Je rebondis sur cette affirmation qui, à mon avis, fait complètement fausse route.
papibilou a écrit : 06 février 2026 18:23
Certains pensent que trop de français vivent à crédit et ne savent pas gérer leurs finances. C'est vrai.
Le problème économique de l'Europe et de la France n'est pas que ses citoyens vivent à crédit, mais tout l'inverse.
Le Figaro a écrit :
Pourquoi les ménages français font partie des champions européens de l’épargne
Par Gilles Boutin
Le 5 février 2026 à 11h36
L’Insee estime que les personnes de 65 ans et plus ont contribué à environ deux tiers de la hausse du taux d’épargne entre 2023 et 2024.
DÉCRYPTAGE - Plus en France qu’ailleurs, les épargnants font gonfler leurs bas de laine.

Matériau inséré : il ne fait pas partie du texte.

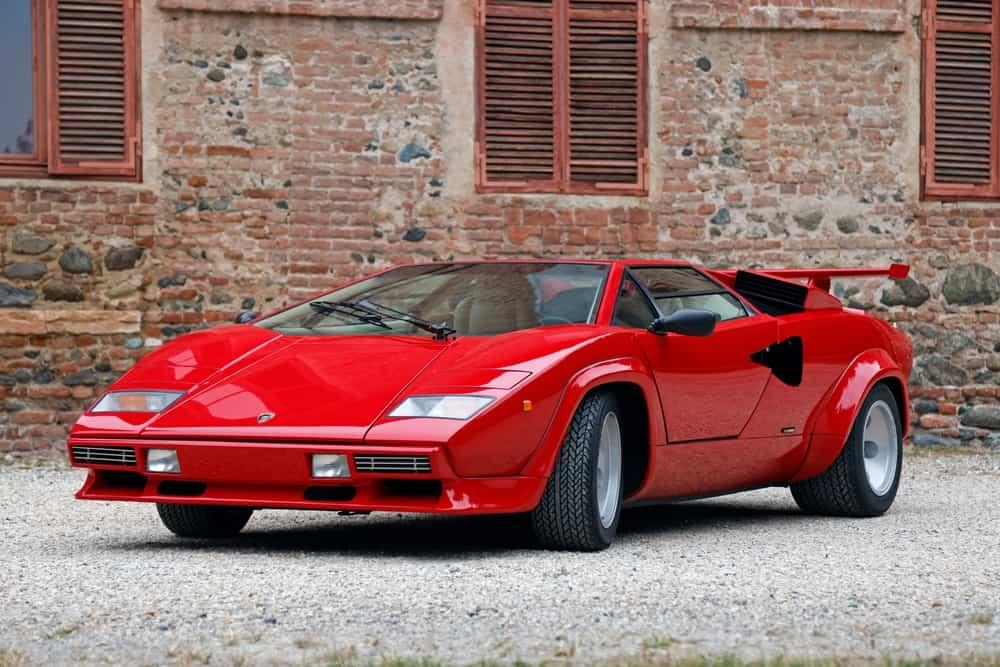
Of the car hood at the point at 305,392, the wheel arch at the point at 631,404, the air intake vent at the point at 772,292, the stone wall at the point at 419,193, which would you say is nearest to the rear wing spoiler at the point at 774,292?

Au point de se rapprocher de l’Allemagne, championne historique dans ce domaine.
Les ménages français n’ont jamais autant mis de côté. Leur patrimoine financier atteint la coquette somme de 6 596 milliards d’euros au deuxième trimestre 2025, selon une estimation de Bercy à partir de données de la Banque de France. Soit une augmentation de 724 milliards d’euros par rapport à la période précédant la crise sanitaire. Le taux d’épargne, c’est-à-dire la part de leurs revenus qui n’est pas dépensée mais économisée, atteignait 18,01 % au troisième trimestre 2025, selon Eurostat, alors qu’il était bien plus faible depuis le début des années 2000, fluctuant autour de 14,5 %. C’est ce flux abondant qui vient nourrir dépôts bancaires (2 127 milliards d’euros), produits d’assurances (2 246 milliards) et titres (2 167 milliards), d’après une note récente de la Direction générale du Trésor.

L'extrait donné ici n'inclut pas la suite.